= Fragment tekstu =
Podobnie uważa Olgierd Annusewicz i zwraca uwagę, że charakterystyczna pod tym względem była kampania warszawska. Wskazuje, że kandydatka PO Hanna Gronkiewicz-Waltz postawiła raczej na minimalizm. W jej kampanii niewiele się działo, a na pewno mniej niż podczas referendum w sprawie jej odwołania w ubiegłym roku. Obecna prezydent Warszawy nie brała np. udziału w debatach z innymi kandydatami, sugerując, że jest trochę ponad nimi. Choć zarazem ta minimalistyczna kampania okaże się w jej przypadku zapewne skuteczna - dodaje Annusewicz. Z kolei jej główny rywal Jacek Sasin miał czasem niezłe pomysły, wskazuje politolog, jak choćby akcja "zapytaj Sasina", nawiązująca wprost do amerykańskich wyborów prezydenckich z 1952 roku i akcji "zapytaj generała Eisenhowera", ale zarazem popełnił kilka błędów. Największy, przyznaje, to oświadczenie, że nie płaci podatków w Warszawie.

"Mało kto mówił, dlaczego samorząd jest ważny"

- W skali ogólnopolskiej ta kampania była chyba jeszcze gorsza niż kampania do europarlamentu. W tamtej kampanii politykom zdarzało się mówić o kampanii europejskiej. Tutaj dyskurs samorządowy w ogóle się nie pojawiał. Mało kto mówił, dlaczego samorząd jest ważny - mówi Annusewicz. - A wybory samorządowe to wbrew pozorom najważniejsze wybory, jakich dokonujemy, mówię to z pełną odpowiedzialnością. Tymczasem wątek edukacyjny, dlaczego to jest takie ważne, w ogóle nie mógł się przebić. Żadna z partii nie postawiła tego jasno. Nikt nie powiedział - wyborco, wybierasz radnego, który będzie decydował, czy pod twoim domem będzie inwestycja. Wybierasz wójta, od którego będzie zależało, czy w twoim rejonie będzie więcej sklepów wielkopowierzchniowych, czy mniej - dodaje politolog. Jarosław Flis zwraca z kolei uwagę, że tam, gdzie toczy się rzeczywista walka o władzę, czyli w wyborach do sejmików, ani media, ani partie nie są mentalnie przygotowane, by robić z tego widowisko. - Tam się rozstrzyga, kto będzie rządzić w województwach, ale media i partie jakoś sobie z tym nie radzą - zaznacza politolog. Wskazuje, że nie ma np. debat między kandydatami na marszałków województw, a partie opozycyjne w ogóle boją się wskazywać takich kandydatów.

= Przekazane dane =
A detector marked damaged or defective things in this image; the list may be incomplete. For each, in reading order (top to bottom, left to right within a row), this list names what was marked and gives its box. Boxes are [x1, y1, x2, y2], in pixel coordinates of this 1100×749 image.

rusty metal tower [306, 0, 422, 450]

= Cele zadań =
1. Proszę zapisać dosłownie fragment tekstu o kampanii samorządowej, obejmujący wszystko od słów „Podobnie uważa Olgierd” w dół aż do słów „podatków w Warszawie.”.
2. Jaki błąd Jacka Sasina wskazano w tekście o kampanii samorządowej jako największy?

= Kolejne wyniki =
1.
Podobnie uważa Olgierd Annusewicz i zwraca uwagę, że charakterystyczna pod tym względem była kampania warszawska. Wskazuje, że kandydatka PO Hanna Gronkiewicz-Waltz postawiła raczej na minimalizm. W jej kampanii niewiele się działo, a na pewno mniej niż podczas referendum w sprawie jej odwołania w ubiegłym roku. Obecna prezydent Warszawy nie brała np. udziału w debatach z innymi kandydatami, sugerując, że jest trochę ponad nimi. Choć zarazem ta minimalistyczna kampania okaże się w jej przypadku zapewne skuteczna - dodaje Annusewicz. Z kolei jej główny rywal Jacek Sasin miał czasem niezłe pomysły, wskazuje politolog, jak choćby akcja "zapytaj Sasina", nawiązująca wprost do amerykańskich wyborów prezydenckich z 1952 roku i akcji "zapytaj generała Eisenhowera", ale zarazem popełnił kilka błędów. Największy, przyznaje, to oświadczenie, że nie płaci podatków w Warszawie.

2. Oświadczenie, że nie płaci podatków w Warszawie.